Un site fossilifère remarquable dans le sud de la Chine a donné un aperçu sans précédent de la vie il y a 512 millions d’années, mettant en valeur tout un écosystème qui a prospéré à la suite d’un événement d’extinction majeur. La découverte, surnommée le biote Huayuan, est déjà comparée aux schistes emblématiques de Burgess au Canada et pourrait même les surpasser en termes de préservation et de diversité.
L’extinction de Sinsk et ses conséquences
Le début de la période cambrienne (il y a 541 millions d’années) a été marqué par une explosion de la vie animale, donnant naissance à de nombreux groupes que nous voyons aujourd’hui. Cependant, ces progrès ont été interrompus par l’événement de Sinsk, il y a environ 513,5 millions d’années. Cette extinction a été déclenchée par une baisse du niveau d’oxygène dans les océans, qui a décimé plusieurs groupes d’animaux.
Jusqu’à présent, notre compréhension de cette période reposait en grande partie sur des restes squelettiques comme des trilobites et des récifs d’éponges archéocyathidés. Le biote Huayuan change cela ; il comprend une multitude de créatures au corps mou, fournissant une image beaucoup plus complète de ce qu’était la vie après l’événement de Sinsk.

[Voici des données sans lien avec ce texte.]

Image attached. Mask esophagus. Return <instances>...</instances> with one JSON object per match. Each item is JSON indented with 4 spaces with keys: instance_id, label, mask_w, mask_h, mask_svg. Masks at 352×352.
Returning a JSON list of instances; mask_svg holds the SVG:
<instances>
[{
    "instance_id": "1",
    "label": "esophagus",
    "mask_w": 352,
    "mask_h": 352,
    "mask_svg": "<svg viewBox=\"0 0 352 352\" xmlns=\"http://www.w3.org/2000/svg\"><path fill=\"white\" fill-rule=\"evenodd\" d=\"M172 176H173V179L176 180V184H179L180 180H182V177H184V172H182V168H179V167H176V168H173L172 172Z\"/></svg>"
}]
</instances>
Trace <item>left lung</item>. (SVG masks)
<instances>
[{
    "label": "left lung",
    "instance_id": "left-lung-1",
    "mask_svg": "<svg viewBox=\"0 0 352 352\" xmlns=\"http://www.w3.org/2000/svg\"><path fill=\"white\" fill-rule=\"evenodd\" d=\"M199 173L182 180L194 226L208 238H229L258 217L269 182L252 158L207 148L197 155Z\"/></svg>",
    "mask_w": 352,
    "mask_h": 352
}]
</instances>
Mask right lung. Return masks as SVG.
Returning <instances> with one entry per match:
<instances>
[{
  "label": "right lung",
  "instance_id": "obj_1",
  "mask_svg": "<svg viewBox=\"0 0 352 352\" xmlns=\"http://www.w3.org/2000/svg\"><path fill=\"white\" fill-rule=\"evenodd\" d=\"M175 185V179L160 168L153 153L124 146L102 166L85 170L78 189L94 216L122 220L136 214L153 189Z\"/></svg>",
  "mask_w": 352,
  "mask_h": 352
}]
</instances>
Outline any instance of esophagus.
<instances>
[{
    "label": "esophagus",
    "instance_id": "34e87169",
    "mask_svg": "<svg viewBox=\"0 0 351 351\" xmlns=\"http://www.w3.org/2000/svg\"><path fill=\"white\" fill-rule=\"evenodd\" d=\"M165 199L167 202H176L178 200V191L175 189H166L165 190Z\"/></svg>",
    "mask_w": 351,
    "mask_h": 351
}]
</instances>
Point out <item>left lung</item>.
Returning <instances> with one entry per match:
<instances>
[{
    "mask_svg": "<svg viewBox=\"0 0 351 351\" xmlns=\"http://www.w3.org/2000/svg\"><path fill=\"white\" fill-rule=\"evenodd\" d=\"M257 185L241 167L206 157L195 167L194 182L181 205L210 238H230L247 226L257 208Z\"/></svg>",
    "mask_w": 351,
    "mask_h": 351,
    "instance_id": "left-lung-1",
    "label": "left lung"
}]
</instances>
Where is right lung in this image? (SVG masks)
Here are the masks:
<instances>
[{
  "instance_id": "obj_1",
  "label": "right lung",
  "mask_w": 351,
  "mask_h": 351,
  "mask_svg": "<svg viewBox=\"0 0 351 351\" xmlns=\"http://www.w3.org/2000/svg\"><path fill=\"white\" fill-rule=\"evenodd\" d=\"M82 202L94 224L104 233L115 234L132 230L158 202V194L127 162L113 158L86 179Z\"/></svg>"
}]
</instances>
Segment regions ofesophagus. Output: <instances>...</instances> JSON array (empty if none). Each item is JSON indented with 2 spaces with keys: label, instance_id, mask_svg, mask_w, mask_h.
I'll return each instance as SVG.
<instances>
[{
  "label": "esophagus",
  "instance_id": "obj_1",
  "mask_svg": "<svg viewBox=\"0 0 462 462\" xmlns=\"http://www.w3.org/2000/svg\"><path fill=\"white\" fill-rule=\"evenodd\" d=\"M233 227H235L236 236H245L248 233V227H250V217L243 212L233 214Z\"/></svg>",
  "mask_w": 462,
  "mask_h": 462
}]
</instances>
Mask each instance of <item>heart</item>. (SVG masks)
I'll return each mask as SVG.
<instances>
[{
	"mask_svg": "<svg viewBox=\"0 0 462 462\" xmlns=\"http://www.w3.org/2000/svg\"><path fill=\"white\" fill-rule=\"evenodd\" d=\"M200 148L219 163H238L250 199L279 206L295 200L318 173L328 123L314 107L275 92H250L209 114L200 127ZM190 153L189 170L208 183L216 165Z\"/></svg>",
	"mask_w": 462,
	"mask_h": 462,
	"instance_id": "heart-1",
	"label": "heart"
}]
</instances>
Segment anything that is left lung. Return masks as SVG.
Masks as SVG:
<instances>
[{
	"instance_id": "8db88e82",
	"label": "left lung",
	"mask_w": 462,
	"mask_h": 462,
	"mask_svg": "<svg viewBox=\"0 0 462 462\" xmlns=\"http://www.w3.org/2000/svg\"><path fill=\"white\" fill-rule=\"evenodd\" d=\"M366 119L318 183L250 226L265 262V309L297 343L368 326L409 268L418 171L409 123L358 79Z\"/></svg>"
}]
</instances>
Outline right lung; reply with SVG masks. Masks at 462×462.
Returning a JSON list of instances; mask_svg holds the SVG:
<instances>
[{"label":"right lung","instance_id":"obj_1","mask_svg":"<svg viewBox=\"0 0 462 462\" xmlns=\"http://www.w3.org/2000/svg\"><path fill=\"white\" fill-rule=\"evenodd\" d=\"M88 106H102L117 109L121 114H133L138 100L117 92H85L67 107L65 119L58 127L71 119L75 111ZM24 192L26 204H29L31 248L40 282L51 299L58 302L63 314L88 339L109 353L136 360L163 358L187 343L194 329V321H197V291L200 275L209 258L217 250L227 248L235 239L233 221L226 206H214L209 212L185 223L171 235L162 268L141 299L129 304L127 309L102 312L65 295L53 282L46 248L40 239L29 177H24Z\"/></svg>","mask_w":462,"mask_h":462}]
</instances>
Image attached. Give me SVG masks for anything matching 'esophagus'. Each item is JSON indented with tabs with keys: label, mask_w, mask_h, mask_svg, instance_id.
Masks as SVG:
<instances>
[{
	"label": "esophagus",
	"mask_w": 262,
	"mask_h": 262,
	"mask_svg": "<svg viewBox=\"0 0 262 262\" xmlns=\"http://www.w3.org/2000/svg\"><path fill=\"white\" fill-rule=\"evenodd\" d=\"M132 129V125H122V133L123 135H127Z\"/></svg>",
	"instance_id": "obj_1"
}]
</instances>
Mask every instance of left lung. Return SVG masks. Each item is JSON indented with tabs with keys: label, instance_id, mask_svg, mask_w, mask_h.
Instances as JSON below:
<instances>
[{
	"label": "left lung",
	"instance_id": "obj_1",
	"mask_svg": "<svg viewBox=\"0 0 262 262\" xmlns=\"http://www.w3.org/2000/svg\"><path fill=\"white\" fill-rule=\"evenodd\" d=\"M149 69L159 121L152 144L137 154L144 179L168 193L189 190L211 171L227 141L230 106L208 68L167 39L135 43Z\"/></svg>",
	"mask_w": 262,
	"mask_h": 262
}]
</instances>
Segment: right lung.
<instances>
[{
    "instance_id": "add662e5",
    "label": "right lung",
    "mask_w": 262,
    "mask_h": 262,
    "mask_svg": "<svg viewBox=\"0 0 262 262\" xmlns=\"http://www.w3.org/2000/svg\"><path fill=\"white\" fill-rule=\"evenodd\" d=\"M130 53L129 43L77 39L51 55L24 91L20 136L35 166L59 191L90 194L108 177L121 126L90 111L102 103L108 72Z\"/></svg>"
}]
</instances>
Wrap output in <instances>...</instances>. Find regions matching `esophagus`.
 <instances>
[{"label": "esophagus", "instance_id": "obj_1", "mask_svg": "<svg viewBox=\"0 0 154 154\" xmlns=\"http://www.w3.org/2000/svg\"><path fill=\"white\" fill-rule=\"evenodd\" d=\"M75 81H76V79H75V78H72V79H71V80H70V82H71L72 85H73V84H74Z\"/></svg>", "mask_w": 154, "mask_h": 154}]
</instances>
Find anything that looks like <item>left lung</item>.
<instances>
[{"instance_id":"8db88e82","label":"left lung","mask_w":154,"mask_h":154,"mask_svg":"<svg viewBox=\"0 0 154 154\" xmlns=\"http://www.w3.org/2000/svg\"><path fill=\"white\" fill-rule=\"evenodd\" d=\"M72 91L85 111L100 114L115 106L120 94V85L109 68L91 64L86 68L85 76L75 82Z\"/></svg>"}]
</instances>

Un havre en eaux profondes
Le biote Huayuan se compose de 8 681 fossiles représentant 153 espèces, dont près de 60 % sont nouvelles pour la science. L’écosystème semble avoir été basé dans des eaux plus profondes, moins affecté par l’épuisement de l’oxygène qui a ravagé les habitats moins profonds. Cela suggère que certains environnements ont offert un refuge lors de l’extinction, permettant à la vie de persister.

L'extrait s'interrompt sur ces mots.